Kidd made a contemptuous gesture, turned, and leisurely led the way over the few score yards between the swamp's edge and the lovely outskirts of an ever vernal wood. Already they caught glimpses of startled but unterrified wild animals under beautiful boughs, fruit laden, staring incredulously at the bloodstained, smoke blackened strangers.

All at once they felt an excessive rise in temperature. They began streaming with perspiration, and their wounds re-opened and bled profusely. At each step a hollow sound arose. Then one foot, heavier than another, sank as in a crust of snow in a calcareous soil. It was no sooner drawn forth than the other was worse embogged, and those who came to their comrade's help began to be mired. Kidd stopped; he looked round to order a change of route, when a scream of terror burst from his and every lip, frightening the animals into flight and curdling the blood of the observers at the canyon's mouth. Margottet, both feet entangled, had broken bodily through the unsafe surface, and where he had been sucked down a flaming dust had been belched up, exactly as when demons vanish down a trap on the stage.

With one accord, like men do instinctively upon thin ice, the wretches threw themselves flat on the ground. With the same impulse—an unaccountable one, stronger than mere interest in their disappeared comrade—all heads were turned to the gap where he had found a gateway to death. Blinded at first, their vision became accustomed to the radiance that emanated from within. It seemed to them that they peered into a chasm where a lake of pure glowing fire slowly moved in sullen upheaval. Meanwhile, the heat increased. They were like men who had crept into a limekiln for warmth, and by mischance were stupefied by the fumes and were being roasted. They rolled away hither and thither, only thinking to avoid contact, for the weight of two bodies concentrated on one space might cause the repetition of Margottet's fate. Their hair and beards were singed, their wounds were dried up now and cauterised. They shrieked for help and mercy and that they would surrender. Then unendurable anguish made them swoon. And helplessly they were dragged thence by the lassoes of the Mexicans, who ventured into the swamp to execute their deliverance this way.

"One of the wonders of the Yellowstone, gentlemen," said Jim Ridge. "I never try to enter the Park that road."

"A manifestation of the Spirit of Fire," said Red Knife. "Where the spirits of our fathers rove in enjoyment no such evil things could be allowed to enter."

All was ended here. Leaving the miserable bandits to be brought on at leisure, the chiefs retraced their steps to ascertain before nightfall how the detachment sent to attack or outwit the reserve of gold grabbers had executed their task. The column of smoke thence arising must have a meaning.

The women's camp was in a flutter. Not only had all seen white jets of smoke from the firearms on the opposite slope, amid patches of green, brown, and grey, but Joe had, in passing among the captives, acquainted Miss Maclan with the news that the final moment had come. Now or never the joined forces of mongrels and ruffians were to be crushed on the sill of the Yellowstone Region.

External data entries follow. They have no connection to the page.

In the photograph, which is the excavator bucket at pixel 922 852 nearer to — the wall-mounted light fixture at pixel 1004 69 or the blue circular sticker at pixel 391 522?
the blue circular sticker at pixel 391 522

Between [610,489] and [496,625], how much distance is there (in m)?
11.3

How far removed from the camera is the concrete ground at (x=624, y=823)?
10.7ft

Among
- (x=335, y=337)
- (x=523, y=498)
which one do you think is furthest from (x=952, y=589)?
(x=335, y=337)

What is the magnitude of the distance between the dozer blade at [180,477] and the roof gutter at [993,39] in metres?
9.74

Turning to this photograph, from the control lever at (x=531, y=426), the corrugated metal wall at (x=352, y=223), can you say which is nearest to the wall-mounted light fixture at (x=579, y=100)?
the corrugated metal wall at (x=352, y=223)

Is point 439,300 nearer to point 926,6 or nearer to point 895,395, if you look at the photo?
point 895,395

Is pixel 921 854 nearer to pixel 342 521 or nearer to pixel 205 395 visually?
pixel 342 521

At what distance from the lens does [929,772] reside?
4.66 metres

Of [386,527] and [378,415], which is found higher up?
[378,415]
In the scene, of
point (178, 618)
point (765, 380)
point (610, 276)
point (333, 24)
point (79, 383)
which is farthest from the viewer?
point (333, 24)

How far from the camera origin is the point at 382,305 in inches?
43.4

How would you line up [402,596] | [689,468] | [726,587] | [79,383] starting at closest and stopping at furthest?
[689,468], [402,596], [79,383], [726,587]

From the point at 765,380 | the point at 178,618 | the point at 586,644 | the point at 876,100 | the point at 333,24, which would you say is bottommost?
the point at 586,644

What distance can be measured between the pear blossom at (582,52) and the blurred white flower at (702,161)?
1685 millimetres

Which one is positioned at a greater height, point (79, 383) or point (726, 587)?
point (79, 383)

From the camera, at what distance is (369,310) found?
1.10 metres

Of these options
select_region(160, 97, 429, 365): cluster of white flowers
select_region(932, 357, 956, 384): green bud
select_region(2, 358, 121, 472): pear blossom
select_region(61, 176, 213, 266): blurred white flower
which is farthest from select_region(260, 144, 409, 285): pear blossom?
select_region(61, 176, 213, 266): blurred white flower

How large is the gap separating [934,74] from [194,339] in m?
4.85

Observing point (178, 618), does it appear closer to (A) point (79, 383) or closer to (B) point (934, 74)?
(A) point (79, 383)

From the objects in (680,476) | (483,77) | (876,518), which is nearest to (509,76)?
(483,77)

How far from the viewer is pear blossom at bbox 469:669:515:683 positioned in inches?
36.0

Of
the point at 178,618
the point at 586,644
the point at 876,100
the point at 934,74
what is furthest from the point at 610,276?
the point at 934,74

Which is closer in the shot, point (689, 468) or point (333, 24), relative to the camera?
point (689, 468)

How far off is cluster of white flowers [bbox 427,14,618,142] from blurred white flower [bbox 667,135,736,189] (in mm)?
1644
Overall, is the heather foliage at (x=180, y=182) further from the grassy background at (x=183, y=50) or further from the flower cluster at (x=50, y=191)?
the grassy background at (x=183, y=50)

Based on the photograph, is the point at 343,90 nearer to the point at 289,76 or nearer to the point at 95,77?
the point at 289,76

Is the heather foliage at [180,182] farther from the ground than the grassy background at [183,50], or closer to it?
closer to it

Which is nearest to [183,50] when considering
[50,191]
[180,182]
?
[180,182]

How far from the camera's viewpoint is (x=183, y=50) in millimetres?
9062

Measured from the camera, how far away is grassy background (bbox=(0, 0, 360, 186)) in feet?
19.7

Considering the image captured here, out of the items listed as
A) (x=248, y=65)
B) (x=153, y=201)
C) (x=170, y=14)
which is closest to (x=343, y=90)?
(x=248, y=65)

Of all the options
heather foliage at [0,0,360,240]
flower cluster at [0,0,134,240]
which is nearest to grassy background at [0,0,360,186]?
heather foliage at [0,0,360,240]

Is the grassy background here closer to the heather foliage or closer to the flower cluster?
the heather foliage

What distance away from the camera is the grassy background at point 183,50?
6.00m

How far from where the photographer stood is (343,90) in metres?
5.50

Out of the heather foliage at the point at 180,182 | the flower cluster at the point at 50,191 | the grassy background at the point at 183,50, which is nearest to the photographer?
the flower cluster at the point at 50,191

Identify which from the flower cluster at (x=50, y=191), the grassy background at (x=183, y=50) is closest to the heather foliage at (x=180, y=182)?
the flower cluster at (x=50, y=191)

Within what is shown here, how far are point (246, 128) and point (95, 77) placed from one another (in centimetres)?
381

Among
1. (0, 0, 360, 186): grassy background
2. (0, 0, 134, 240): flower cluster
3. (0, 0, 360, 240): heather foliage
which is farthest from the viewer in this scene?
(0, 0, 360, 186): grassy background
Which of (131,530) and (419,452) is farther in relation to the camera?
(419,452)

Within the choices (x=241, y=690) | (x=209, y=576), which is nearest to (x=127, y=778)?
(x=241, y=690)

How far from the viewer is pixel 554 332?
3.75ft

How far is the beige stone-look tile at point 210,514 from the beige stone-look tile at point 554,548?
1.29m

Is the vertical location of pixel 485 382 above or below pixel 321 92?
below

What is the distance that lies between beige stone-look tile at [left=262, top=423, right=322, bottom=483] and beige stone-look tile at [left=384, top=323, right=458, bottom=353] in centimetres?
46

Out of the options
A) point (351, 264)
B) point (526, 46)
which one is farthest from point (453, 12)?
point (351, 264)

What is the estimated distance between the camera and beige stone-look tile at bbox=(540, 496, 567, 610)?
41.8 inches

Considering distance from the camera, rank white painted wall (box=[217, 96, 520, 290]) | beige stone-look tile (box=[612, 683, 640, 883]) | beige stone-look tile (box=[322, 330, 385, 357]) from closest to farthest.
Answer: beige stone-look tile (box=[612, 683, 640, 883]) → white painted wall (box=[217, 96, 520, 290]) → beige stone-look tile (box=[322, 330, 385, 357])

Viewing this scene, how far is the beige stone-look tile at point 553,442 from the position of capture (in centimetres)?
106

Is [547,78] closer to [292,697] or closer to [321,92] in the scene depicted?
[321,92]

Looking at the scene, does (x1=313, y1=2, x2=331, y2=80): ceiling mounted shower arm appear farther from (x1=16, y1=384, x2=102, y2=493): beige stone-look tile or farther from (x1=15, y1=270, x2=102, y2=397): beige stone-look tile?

Suddenly Miss Maclan beckoned several of the more energetic women to her side. Ferreting in one of the wagons, she had discovered packages of weapons: there were cutlasses enough to arm all of them.

But hardly had she ranged the Amazons in defence before the war whoop of the Cherokee split all ears as he and his band clambered upon the plateau. It needed no more to start the ruffians into a rout, and those deliverers not gone in hot pursuit were being thanked by the tearful women.

In three days the victors had reposed from the strife, and the red men feasted. In that period, too, the strange force from the north arrived, being a band of Mormon "destroying angels," or police, in search of the slayer of Gideon Kidd. Their captain was added to the tribunal formed to try Kidd and Steelder, Jim's prisoner, sole survivors of the gold grabbers' corps.